(TASK INPUT Opens)
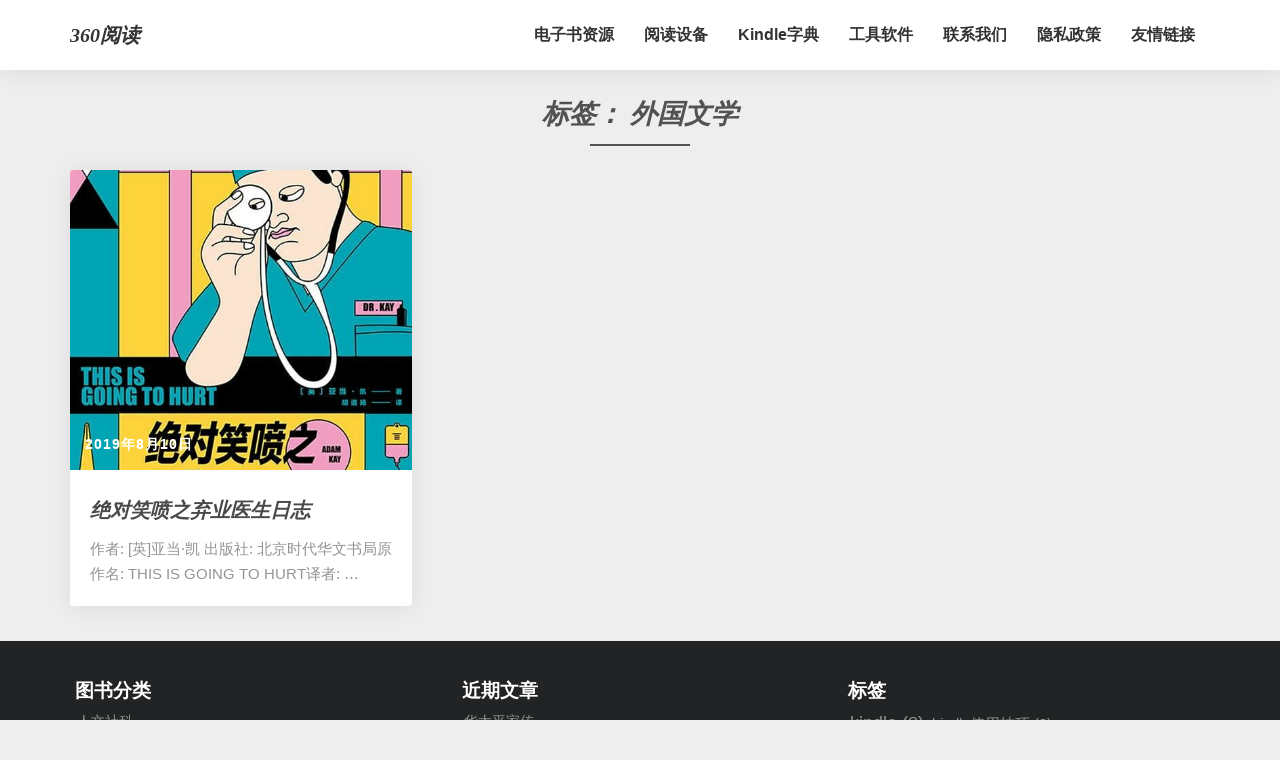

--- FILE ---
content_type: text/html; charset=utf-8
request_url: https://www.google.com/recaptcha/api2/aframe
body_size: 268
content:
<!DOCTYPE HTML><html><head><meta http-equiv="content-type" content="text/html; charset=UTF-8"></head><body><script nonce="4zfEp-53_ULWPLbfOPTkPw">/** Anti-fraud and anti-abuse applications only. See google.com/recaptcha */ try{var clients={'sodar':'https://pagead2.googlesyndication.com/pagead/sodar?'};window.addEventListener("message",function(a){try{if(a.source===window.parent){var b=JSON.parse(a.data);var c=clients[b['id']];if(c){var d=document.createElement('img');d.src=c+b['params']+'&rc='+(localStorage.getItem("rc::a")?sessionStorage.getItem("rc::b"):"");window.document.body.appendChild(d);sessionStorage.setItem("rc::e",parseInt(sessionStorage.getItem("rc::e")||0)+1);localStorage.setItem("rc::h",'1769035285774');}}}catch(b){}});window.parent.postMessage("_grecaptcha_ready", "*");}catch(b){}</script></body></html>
(TASK INPUT Closes)
Could you write the entries out again exactly, without their pictures?

▸ TASK RESPONSE:
--- FILE ---
content_type: text/html; charset=utf-8
request_url: https://www.google.com/recaptcha/api2/aframe
body_size: 268
content:
<!DOCTYPE HTML><html><head><meta http-equiv="content-type" content="text/html; charset=UTF-8"></head><body><script nonce="4zfEp-53_ULWPLbfOPTkPw">/** Anti-fraud and anti-abuse applications only. See google.com/recaptcha */ try{var clients={'sodar':'https://pagead2.googlesyndication.com/pagead/sodar?'};window.addEventListener("message",function(a){try{if(a.source===window.parent){var b=JSON.parse(a.data);var c=clients[b['id']];if(c){var d=document.createElement('img');d.src=c+b['params']+'&rc='+(localStorage.getItem("rc::a")?sessionStorage.getItem("rc::b"):"");window.document.body.appendChild(d);sessionStorage.setItem("rc::e",parseInt(sessionStorage.getItem("rc::e")||0)+1);localStorage.setItem("rc::h",'1769035285774');}}}catch(b){}});window.parent.postMessage("_grecaptcha_ready", "*");}catch(b){}</script></body></html>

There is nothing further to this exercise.